As soon as we place ourselves in a couple relationship, everyone must be able to communicate and verbalize.

Inès does not have to force herself and communication must take precedence in order to open the field of possibilities during sex.

Do we all have the same erogenous zones?

Absolutely not.

And even if all the areas of our body are erogenous, we do not have the same investment in these areas.

Stroking, nibbling, kissing… We don't do the same.

We have the freedom to like certain caresses, certain stimuli, and not others.

Inès must be able to describe her desires, what she likes or not.

She may want to keep her breasts untouched at all, or she may want to point her partner to the side of the breast and not the nipple.

Why does her partner keep focusing on her nipples?

Where the problem thickens is that the man too can have an excitement to touch, to stimulate particularly these areas of the body of his partner.

We make gestures that are not only intended for the other but also for our desires and our excitement.

He can expect something from his partner when he touches her breasts.

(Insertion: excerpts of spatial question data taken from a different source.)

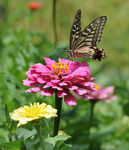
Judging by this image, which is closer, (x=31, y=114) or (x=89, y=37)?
(x=31, y=114)

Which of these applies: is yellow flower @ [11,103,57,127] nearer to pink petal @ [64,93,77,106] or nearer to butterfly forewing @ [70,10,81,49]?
pink petal @ [64,93,77,106]

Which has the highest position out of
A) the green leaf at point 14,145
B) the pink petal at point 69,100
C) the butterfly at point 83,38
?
the butterfly at point 83,38

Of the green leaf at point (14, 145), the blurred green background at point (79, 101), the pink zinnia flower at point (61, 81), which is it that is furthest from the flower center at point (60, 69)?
the green leaf at point (14, 145)

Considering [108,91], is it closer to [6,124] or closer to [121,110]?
[121,110]

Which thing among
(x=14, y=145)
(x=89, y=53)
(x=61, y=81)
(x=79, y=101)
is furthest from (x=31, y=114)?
(x=79, y=101)

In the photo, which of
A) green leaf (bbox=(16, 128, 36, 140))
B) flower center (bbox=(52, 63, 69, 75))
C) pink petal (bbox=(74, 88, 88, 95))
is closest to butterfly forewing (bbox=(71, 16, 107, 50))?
flower center (bbox=(52, 63, 69, 75))

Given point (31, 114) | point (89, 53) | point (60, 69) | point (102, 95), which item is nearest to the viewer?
point (31, 114)

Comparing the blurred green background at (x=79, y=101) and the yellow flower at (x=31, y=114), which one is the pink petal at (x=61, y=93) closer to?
the yellow flower at (x=31, y=114)

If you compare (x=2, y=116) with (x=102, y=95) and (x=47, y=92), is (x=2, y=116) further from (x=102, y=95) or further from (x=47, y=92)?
(x=102, y=95)

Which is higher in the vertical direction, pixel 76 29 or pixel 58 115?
pixel 76 29
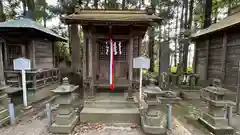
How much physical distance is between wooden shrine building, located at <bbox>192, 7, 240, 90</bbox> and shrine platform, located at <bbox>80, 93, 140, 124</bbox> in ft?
17.3

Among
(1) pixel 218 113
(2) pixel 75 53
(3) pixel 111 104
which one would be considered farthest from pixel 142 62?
(2) pixel 75 53

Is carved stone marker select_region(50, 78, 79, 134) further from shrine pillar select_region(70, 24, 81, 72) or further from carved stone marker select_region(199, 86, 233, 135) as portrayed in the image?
shrine pillar select_region(70, 24, 81, 72)

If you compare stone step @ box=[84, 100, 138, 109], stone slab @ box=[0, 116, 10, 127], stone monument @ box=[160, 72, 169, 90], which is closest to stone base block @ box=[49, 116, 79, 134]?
stone step @ box=[84, 100, 138, 109]

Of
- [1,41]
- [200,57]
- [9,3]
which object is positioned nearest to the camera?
[1,41]

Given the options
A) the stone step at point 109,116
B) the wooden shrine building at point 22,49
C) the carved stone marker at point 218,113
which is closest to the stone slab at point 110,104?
the stone step at point 109,116

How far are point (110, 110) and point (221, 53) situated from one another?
7.00m

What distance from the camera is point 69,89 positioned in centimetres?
442

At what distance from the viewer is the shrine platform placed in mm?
5029

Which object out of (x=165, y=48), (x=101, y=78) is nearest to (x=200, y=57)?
(x=165, y=48)

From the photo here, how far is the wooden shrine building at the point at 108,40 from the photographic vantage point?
17.5ft

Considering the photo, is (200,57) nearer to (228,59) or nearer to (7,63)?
(228,59)

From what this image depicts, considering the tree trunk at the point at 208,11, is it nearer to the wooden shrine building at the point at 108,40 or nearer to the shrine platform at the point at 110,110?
the wooden shrine building at the point at 108,40

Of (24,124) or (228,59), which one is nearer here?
(24,124)

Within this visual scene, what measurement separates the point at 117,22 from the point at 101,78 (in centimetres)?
262
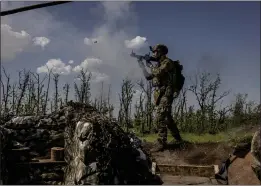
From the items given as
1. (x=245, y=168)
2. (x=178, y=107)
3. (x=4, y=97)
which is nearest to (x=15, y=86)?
(x=4, y=97)

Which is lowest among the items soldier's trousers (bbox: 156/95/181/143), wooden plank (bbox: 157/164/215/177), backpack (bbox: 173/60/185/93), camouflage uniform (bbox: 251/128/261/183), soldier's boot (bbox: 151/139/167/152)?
wooden plank (bbox: 157/164/215/177)

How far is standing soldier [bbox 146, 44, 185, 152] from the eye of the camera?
320 inches

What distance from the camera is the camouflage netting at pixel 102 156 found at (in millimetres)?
4391

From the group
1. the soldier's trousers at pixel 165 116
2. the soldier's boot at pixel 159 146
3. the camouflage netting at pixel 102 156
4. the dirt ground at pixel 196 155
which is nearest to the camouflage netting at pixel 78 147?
the camouflage netting at pixel 102 156

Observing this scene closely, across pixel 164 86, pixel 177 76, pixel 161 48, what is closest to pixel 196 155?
pixel 164 86

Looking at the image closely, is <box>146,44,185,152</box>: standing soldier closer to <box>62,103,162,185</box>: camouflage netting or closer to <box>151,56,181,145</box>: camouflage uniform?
<box>151,56,181,145</box>: camouflage uniform

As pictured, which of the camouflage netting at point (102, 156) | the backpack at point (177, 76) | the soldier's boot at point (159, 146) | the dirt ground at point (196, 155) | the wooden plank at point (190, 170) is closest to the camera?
the camouflage netting at point (102, 156)

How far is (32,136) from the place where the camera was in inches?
225

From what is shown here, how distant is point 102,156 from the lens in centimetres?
446

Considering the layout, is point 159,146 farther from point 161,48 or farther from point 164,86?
point 161,48

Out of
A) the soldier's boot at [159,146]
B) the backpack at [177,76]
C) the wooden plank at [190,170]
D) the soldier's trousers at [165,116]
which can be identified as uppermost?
the backpack at [177,76]

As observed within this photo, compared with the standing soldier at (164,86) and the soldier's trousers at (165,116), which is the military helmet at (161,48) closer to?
the standing soldier at (164,86)

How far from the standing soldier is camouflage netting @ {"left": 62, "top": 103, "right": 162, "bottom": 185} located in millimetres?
2856

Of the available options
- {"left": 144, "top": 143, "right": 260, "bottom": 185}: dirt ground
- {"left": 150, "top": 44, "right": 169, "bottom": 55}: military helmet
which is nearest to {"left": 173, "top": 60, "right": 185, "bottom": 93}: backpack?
{"left": 150, "top": 44, "right": 169, "bottom": 55}: military helmet
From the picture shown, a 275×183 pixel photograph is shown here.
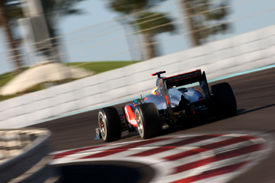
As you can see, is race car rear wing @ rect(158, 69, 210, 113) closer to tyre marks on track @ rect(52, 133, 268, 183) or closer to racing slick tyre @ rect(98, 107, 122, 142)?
tyre marks on track @ rect(52, 133, 268, 183)

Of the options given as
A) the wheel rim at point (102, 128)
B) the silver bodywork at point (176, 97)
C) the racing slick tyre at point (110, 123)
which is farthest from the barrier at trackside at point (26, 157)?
the silver bodywork at point (176, 97)

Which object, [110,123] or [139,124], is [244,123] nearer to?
[139,124]

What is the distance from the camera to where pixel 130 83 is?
1522 centimetres

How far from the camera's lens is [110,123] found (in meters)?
8.20

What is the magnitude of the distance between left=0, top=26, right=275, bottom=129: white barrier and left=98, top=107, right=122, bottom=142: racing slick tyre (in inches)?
265

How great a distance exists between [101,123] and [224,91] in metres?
2.32

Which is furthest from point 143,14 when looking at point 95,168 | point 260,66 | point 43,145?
point 43,145

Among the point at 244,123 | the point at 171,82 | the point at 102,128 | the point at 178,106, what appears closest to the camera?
Result: the point at 244,123

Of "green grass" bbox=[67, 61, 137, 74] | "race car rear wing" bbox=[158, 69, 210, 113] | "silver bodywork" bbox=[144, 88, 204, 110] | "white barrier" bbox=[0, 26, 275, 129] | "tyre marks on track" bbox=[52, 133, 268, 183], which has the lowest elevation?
"tyre marks on track" bbox=[52, 133, 268, 183]

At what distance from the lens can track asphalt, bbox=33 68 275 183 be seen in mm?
4645

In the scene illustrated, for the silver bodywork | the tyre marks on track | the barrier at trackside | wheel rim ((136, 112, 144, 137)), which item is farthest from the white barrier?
the barrier at trackside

Therefore, even if Inès' breasts do not react, the fact of feeling that her nipples her source of excitement for her partner may be enough to please her.

It is important to open your imagination to others because it allows you to consider other things.

Is Inès' fear of offending her companion justified?

A woman should not be afraid to say "no", she is not null because she does not feel capable of receiving everything.

Women can say their limits because these do not remove the members of the couple, on the contrary they open the field of meetings.

Admittedly, a simple "No" is quite castrating because it refers to the other its incompetence, that is why more communication is needed, without falling into authoritarianism.